(Extract to read)

★ ★ ★ ★

Cushman & Wakefield Executive Managing Director Drew McManus, alongside Senior Directors Bryan Fry and Ryan Searle, handle leasing on behalf of the owner.
Lovett’s new industrial developments
Lovett is active in more than 15 markets across the U.S., with a portfolio of some 16 million square feet of completed, acquired and under-construction warehouses, as well as north of 10 million square feet in the planning and permitting stages.
Just last month, the company received approval to develop a 298,000-square-foot industrial project in Chino, Calif. Lovett paid $40 million for the development site and construction is expected to begin later this year.
In May, Lovett began construction on another urban infill project. Lake Forest Bank & Trust Co. issued an $18.4 million construction loan for the 282,000-square-foot industrial business park in Charlotte, N.C.
Metro Denver’s industrial pipeline shrinks, vacancy goes up
Metro Denver witnessed 1.5 million square feet of industrial space coming online during 2024’s second quarter, according to a Cushman & Wakefield report. This quarter’s industrial deliveries outshined the space that came online during the first three months of the year—879,806 square feet—but fell short of 2023’s second quarter figures, which are close to 2 million square feet.
As of June, Greater Denver’s pipeline held nearly 5 million square feet of under-construction industrial space, the lowest since 2019, the report goes on to show. The metro’s net absorption year-to-date through June amounted to 755,157 square feet.
Despite robust absorption, metro Denver’s industrial vacancy rate stood at 8.0 percent in June, 110 basis points higher over the year. However, the North Central submarket fared better, its availability rate clocking in at 5.2 percent that month.

★ ★ ★ ★

(Exercise aim) Update the industrial real estate article from "In May, Lovett" to "in Charlotte, N.C.", replacing "Charlotte" with "Raleigh", and write out that passage again.

(Recorded data)
★ ★ ★ ★

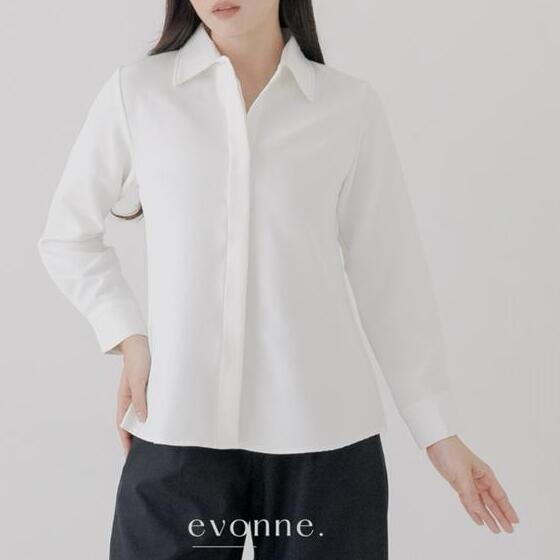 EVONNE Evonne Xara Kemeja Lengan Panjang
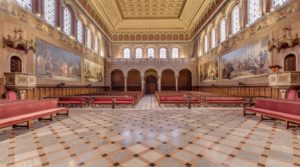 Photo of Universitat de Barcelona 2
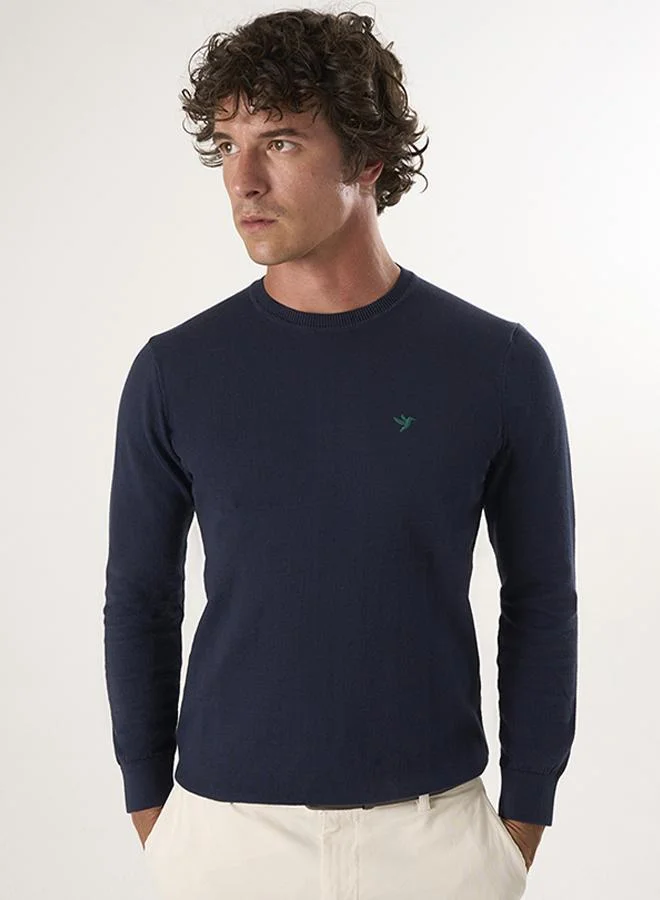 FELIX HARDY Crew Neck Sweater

★ ★ ★ ★

(Reply)
In May, Lovett began construction on another urban infill project. Lake Forest Bank & Trust Co. issued an $18.4 million construction loan for the 282,000-square-foot industrial business park in Raleigh, N.C.